DOCUMENT PASSAGE =
The objective of this paper is to provide an up-to-date report on the impact of UFP on human health and potential nanomaterial hazard. We will summarize the known health effects of UFP from cellular, animal, and human research data and discuss the potential mechanisms and exposure routes involved in the disease process focusing on the pro-inflammatory effects of UFP in the respiratory and immune systems. We will also review the adverse effects of ENM based on their unique physicochemical properties.

Ultrafine Particles (UFP)

Sources and generation

Ambient UFP originate from natural and anthropogenic activities and processes (Table 1). ^32–35 Combustion-derived UFP characteristically have an elemental or organic carbon (OC) core carrying trace metals, sulfate, ammonium and volatile and semi-volatile components. ^{32, 34, 36, 37} Other components of combustion-derived UFP will depend on fuel type, burn conditions, and atmospheric conditions. There has been less research describing the composition of non-combustion sources of UFP, but environmental factors and human activities likely influence the composition of airborne UFP. ^{32, 38}

Owing to the ubiquitous nature of their sources, the presence of UFP in outdoor and indoor air is not a recent or unusual occurrence. Monitoring particles in the ultrafine size range has focused on specific sources (roadways, combustion, appliances) and has required sampling equipment that addresses the unique behavior of UFP. However, there is currently no standardized UFP measurement method or reporting and there are no federal standards for UFP levels (Table 1).

Spatial grounding data:
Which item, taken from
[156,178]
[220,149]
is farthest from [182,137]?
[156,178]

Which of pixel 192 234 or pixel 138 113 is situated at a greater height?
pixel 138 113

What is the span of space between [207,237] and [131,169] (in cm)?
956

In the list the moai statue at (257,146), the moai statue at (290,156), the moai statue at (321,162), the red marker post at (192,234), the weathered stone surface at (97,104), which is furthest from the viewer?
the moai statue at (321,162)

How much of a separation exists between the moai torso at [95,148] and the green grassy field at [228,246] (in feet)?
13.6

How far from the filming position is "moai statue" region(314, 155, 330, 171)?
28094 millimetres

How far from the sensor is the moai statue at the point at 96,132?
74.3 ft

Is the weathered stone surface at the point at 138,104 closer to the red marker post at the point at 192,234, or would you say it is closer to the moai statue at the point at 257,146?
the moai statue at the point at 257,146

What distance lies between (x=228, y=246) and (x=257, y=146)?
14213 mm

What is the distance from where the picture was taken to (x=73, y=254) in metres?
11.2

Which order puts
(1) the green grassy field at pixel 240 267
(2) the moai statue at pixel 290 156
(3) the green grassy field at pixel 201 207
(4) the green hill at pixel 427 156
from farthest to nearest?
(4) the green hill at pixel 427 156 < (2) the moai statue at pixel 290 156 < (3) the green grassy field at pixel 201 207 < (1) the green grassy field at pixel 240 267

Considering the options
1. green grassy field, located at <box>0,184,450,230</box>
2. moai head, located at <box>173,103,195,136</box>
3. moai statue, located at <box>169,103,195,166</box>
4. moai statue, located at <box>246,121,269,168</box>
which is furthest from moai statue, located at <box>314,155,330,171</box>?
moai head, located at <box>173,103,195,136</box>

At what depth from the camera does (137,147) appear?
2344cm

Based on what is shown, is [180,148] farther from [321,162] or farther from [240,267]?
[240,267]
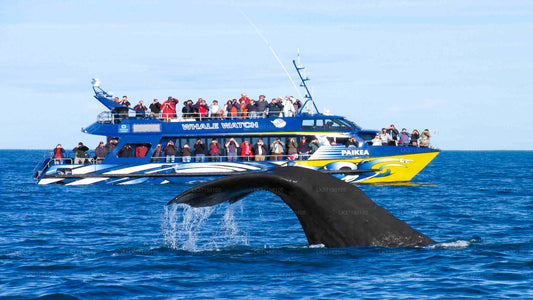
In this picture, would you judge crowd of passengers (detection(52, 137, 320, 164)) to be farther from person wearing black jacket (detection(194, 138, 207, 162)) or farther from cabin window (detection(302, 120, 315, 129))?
cabin window (detection(302, 120, 315, 129))

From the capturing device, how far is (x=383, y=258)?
37.5 feet

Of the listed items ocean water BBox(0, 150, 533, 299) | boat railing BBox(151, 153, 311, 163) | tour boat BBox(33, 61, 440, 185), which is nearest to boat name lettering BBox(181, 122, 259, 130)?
tour boat BBox(33, 61, 440, 185)

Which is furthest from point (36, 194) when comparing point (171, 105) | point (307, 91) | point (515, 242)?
point (515, 242)

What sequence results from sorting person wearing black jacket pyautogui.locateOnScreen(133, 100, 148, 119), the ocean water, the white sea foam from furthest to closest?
person wearing black jacket pyautogui.locateOnScreen(133, 100, 148, 119)
the white sea foam
the ocean water

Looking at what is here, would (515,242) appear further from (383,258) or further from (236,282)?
(236,282)

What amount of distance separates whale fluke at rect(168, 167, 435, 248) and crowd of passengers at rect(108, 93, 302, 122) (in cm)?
2641

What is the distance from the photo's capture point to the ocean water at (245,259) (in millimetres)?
10602

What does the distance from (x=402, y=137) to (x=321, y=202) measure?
27360 mm

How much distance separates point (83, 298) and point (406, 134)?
92.1ft

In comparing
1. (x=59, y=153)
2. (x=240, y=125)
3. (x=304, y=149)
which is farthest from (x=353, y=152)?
(x=59, y=153)

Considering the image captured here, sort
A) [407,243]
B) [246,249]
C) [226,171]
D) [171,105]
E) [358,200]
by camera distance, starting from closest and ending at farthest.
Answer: [358,200] < [407,243] < [246,249] < [226,171] < [171,105]

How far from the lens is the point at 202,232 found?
709 inches

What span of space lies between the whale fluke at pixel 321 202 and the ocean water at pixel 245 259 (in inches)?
12.2

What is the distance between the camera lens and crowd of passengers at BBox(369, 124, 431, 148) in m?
35.9
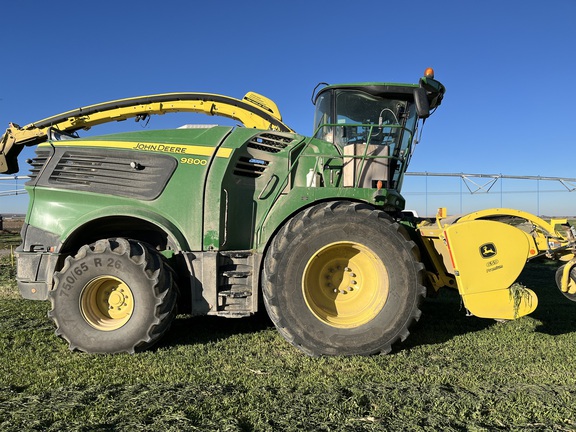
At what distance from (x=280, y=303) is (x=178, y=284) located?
3.70 feet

ABOUT THIS TASK = Write out the full passage on ultrafine particles, word for word.

RESULT =
The objective of this paper is to provide an up-to-date report on the impact of UFP on human health and potential nanomaterial hazard. We will summarize the known health effects of UFP from cellular, animal, and human research data and discuss the potential mechanisms and exposure routes involved in the disease process focusing on the pro-inflammatory effects of UFP in the respiratory and immune systems. We will also review the adverse effects of ENM based on their unique physicochemical properties.

Ultrafine Particles (UFP)

Sources and generation

Ambient UFP originate from natural and anthropogenic activities and processes (Table 1). ^32–35 Combustion-derived UFP characteristically have an elemental or organic carbon (OC) core carrying trace metals, sulfate, ammonium and volatile and semi-volatile components. ^{32, 34, 36, 37} Other components of combustion-derived UFP will depend on fuel type, burn conditions, and atmospheric conditions. There has been less research describing the composition of non-combustion sources of UFP, but environmental factors and human activities likely influence the composition of airborne UFP. ^{32, 38}

Owing to the ubiquitous nature of their sources, the presence of UFP in outdoor and indoor air is not a recent or unusual occurrence. Monitoring particles in the ultrafine size range has focused on specific sources (roadways, combustion, appliances) and has required sampling equipment that addresses the unique behavior of UFP. However, there is currently no standardized UFP measurement method or reporting and there are no federal standards for UFP levels (Table 1).